§ **Data provided**:
________________________________________

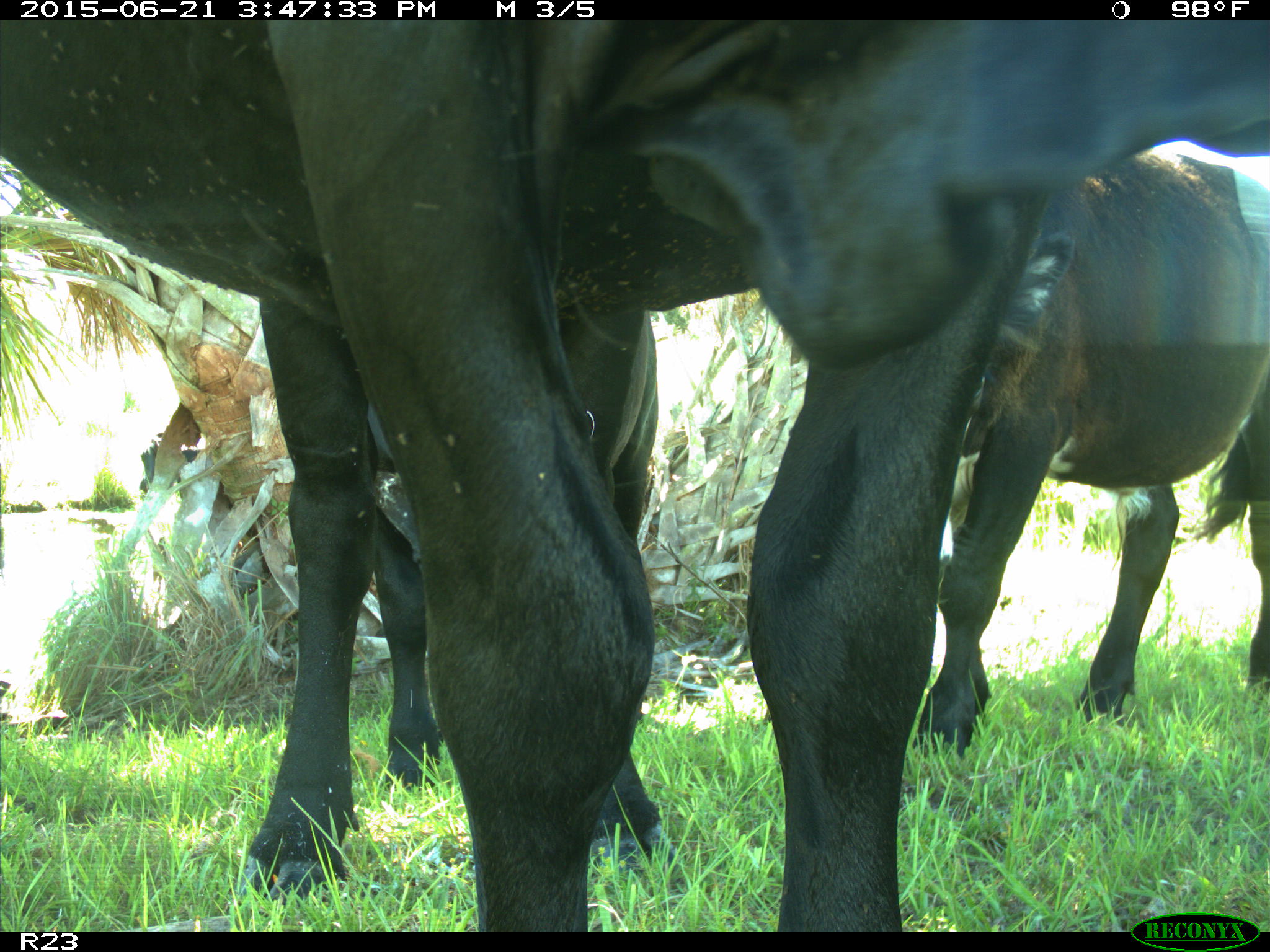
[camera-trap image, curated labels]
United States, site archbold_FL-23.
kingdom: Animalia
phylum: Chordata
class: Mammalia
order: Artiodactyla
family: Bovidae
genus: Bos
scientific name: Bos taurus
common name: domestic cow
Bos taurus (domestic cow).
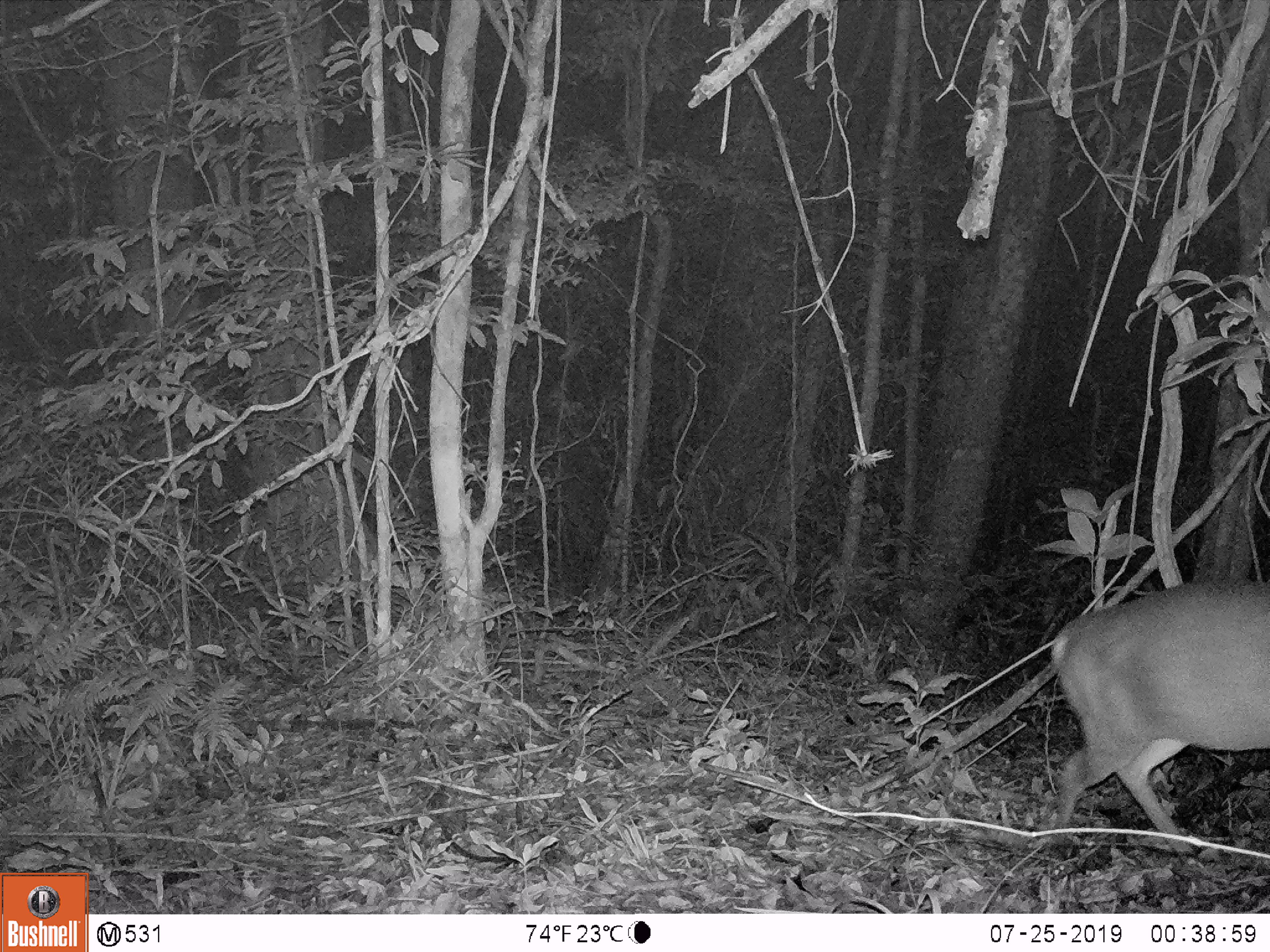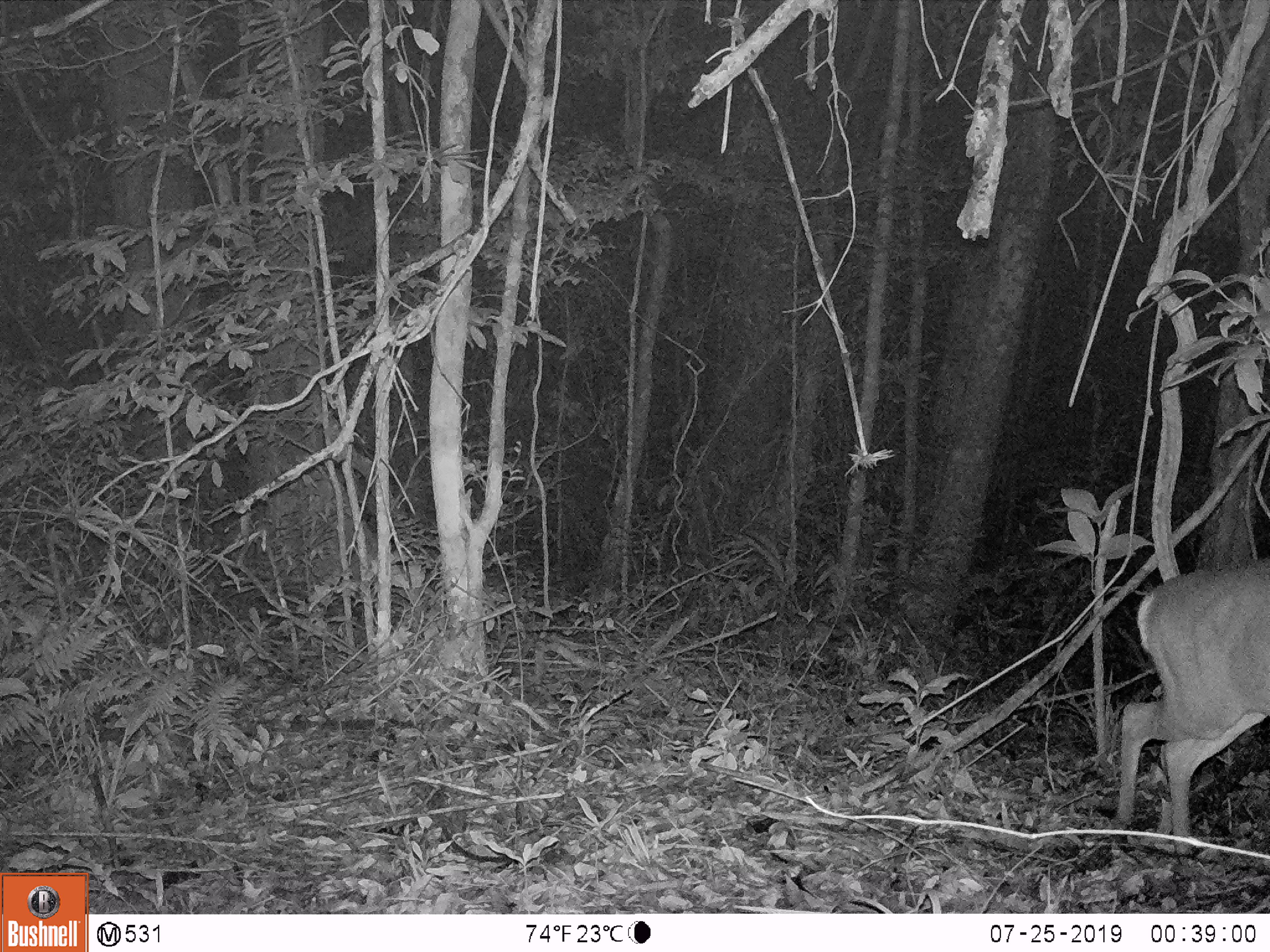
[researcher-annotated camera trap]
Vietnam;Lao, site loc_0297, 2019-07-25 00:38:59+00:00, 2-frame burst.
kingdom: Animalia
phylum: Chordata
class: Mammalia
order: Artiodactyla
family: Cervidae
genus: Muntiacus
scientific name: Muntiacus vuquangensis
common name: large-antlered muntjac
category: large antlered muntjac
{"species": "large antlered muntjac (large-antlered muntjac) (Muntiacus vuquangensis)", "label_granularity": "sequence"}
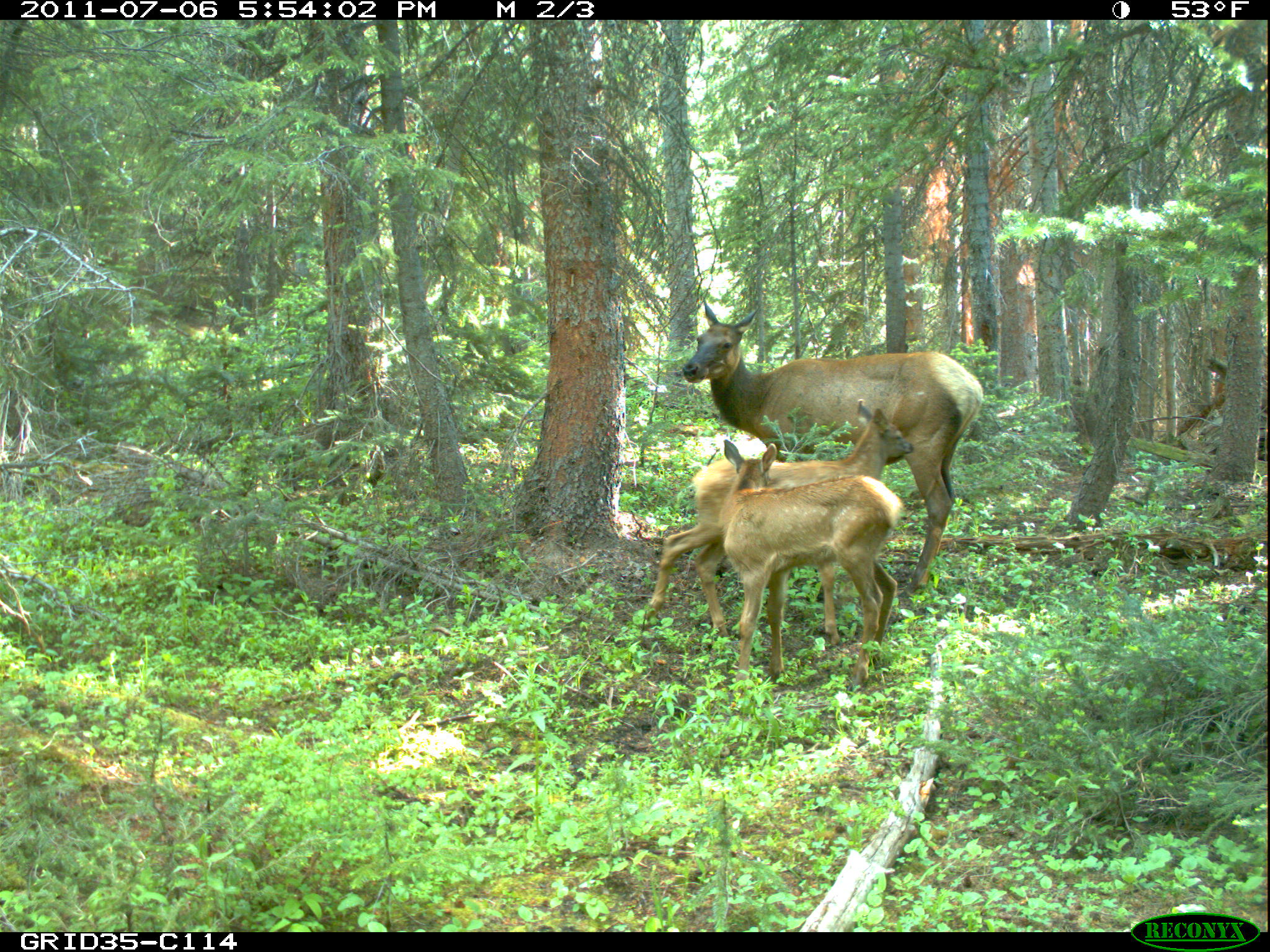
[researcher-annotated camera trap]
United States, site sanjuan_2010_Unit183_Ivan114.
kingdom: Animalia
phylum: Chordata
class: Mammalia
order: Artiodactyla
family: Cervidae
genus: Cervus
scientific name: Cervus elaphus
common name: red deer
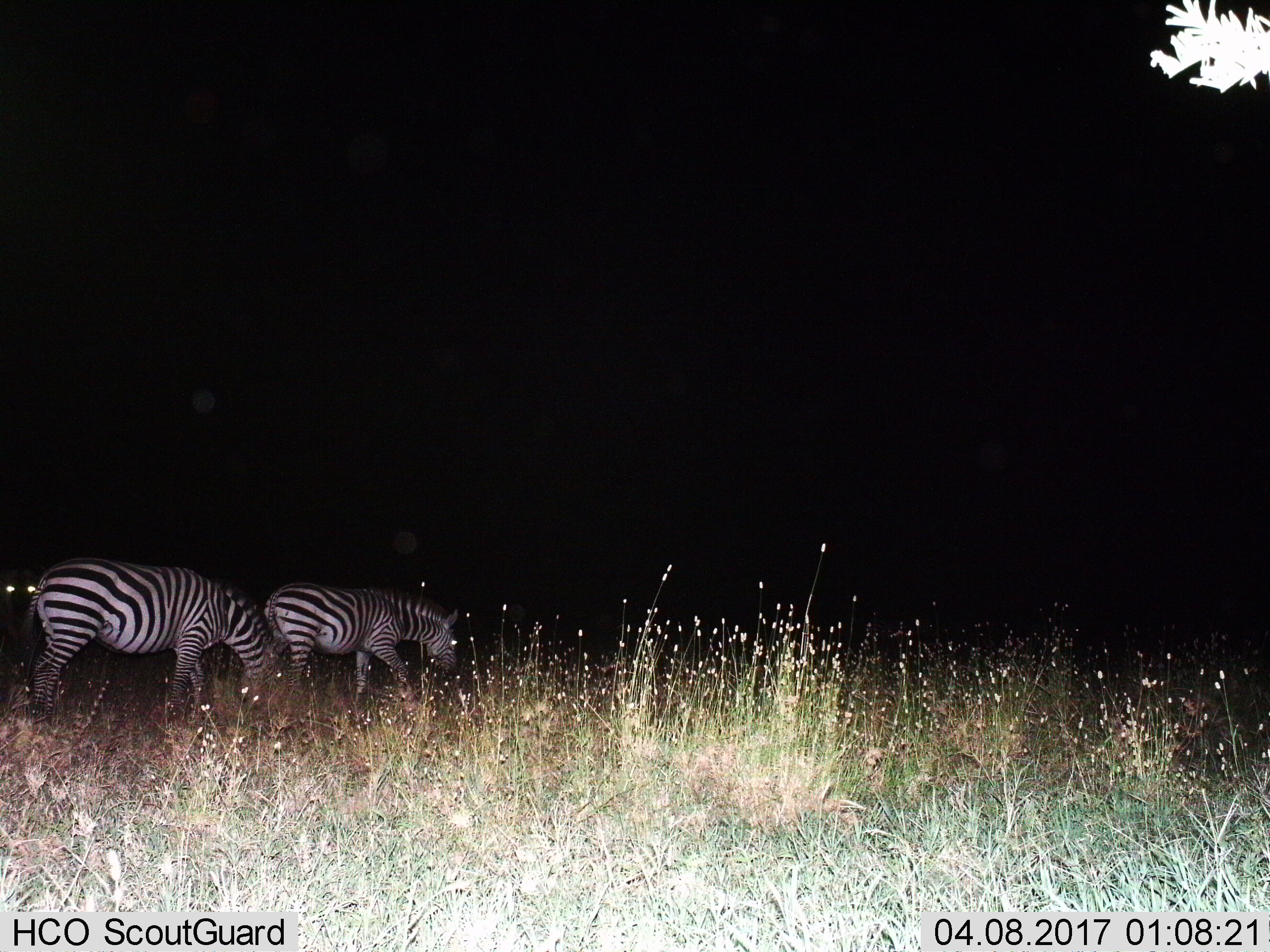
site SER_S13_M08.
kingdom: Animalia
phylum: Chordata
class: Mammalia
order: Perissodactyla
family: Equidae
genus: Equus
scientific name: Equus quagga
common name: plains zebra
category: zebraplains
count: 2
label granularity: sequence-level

________________________________________

Print the whole listing exactly. No pictures belong in the copy.

[camera-trap image, curated labels]
United States, site archbold_FL-23.
kingdom: Animalia
phylum: Chordata
class: Mammalia
order: Artiodactyla
family: Bovidae
genus: Bos
scientific name: Bos taurus
common name: domestic cow
Bos taurus (domestic cow).
[researcher-annotated camera trap]
Vietnam;Lao, site loc_0297, 2019-07-25 00:38:59+00:00, 2-frame burst.
kingdom: Animalia
phylum: Chordata
class: Mammalia
order: Artiodactyla
family: Cervidae
genus: Muntiacus
scientific name: Muntiacus vuquangensis
common name: large-antlered muntjac
category: large antlered muntjac
{"species": "large antlered muntjac (large-antlered muntjac) (Muntiacus vuquangensis)", "label_granularity": "sequence"}
[researcher-annotated camera trap]
United States, site sanjuan_2010_Unit183_Ivan114.
kingdom: Animalia
phylum: Chordata
class: Mammalia
order: Artiodactyla
family: Cervidae
genus: Cervus
scientific name: Cervus elaphus
common name: red deer
site SER_S13_M08.
kingdom: Animalia
phylum: Chordata
class: Mammalia
order: Perissodactyla
family: Equidae
genus: Equus
scientific name: Equus quagga
common name: plains zebra
category: zebraplains
count: 2
label granularity: sequence-level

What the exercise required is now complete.